[Opening INFORMATION GIVEN section]

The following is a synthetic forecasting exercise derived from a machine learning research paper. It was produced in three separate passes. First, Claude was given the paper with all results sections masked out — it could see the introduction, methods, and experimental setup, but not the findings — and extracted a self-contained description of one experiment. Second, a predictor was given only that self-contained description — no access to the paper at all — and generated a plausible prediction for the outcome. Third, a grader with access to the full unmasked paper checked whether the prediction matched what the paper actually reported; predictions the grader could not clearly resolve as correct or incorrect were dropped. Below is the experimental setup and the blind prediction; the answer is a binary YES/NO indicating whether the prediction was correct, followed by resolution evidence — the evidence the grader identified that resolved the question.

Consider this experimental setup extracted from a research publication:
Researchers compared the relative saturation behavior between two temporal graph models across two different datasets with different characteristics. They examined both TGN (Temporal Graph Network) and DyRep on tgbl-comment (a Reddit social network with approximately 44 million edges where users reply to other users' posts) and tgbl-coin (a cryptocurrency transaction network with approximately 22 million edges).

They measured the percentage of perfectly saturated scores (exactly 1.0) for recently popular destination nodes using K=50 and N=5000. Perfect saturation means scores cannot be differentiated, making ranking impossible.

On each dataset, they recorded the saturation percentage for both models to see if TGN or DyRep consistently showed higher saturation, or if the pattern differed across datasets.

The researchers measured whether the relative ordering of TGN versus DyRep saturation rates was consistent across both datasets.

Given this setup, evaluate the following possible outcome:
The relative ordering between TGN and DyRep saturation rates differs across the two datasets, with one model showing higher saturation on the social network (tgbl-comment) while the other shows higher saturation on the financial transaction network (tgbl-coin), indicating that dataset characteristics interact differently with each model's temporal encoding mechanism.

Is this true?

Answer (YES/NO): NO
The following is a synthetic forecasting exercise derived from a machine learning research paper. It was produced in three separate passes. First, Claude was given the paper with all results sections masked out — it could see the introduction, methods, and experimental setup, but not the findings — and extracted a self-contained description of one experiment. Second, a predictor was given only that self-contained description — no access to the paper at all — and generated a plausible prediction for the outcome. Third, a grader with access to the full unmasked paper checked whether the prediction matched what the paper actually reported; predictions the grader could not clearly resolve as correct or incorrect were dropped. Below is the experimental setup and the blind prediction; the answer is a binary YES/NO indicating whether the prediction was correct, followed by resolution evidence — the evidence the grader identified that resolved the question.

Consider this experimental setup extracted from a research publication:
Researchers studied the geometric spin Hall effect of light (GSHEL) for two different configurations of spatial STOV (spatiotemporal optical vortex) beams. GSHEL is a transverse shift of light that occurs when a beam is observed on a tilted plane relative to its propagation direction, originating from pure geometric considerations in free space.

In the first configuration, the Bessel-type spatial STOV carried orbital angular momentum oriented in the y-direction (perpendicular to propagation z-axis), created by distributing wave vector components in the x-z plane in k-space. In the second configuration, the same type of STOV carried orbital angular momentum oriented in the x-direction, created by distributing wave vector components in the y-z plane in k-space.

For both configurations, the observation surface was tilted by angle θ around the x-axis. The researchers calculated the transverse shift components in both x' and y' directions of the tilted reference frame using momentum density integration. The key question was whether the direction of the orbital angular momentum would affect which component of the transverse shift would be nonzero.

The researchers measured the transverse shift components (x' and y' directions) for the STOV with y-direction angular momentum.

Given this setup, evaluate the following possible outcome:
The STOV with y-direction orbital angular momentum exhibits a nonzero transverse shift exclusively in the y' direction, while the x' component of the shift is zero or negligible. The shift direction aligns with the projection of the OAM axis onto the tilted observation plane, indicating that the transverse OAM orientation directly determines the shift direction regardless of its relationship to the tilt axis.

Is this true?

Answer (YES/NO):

[Closing INFORMATION GIVEN section]

* **WORK TO BE COMPLETED**
Once the line containing "In the first" is found, output it and each line after it through the end of the listing above, exactly, with nothing else.

* **SOLUTION TO THE PROBLEM**
In the first configuration, the Bessel-type spatial STOV carried orbital angular momentum oriented in the y-direction (perpendicular to propagation z-axis), created by distributing wave vector components in the x-z plane in k-space. In the second configuration, the same type of STOV carried orbital angular momentum oriented in the x-direction, created by distributing wave vector components in the y-z plane in k-space.

For both configurations, the observation surface was tilted by angle θ around the x-axis. The researchers calculated the transverse shift components in both x' and y' directions of the tilted reference frame using momentum density integration. The key question was whether the direction of the orbital angular momentum would affect which component of the transverse shift would be nonzero.

The researchers measured the transverse shift components (x' and y' directions) for the STOV with y-direction angular momentum.

Given this setup, evaluate the following possible outcome:
The STOV with y-direction orbital angular momentum exhibits a nonzero transverse shift exclusively in the y' direction, while the x' component of the shift is zero or negligible. The shift direction aligns with the projection of the OAM axis onto the tilted observation plane, indicating that the transverse OAM orientation directly determines the shift direction regardless of its relationship to the tilt axis.

Is this true?

Answer (YES/NO):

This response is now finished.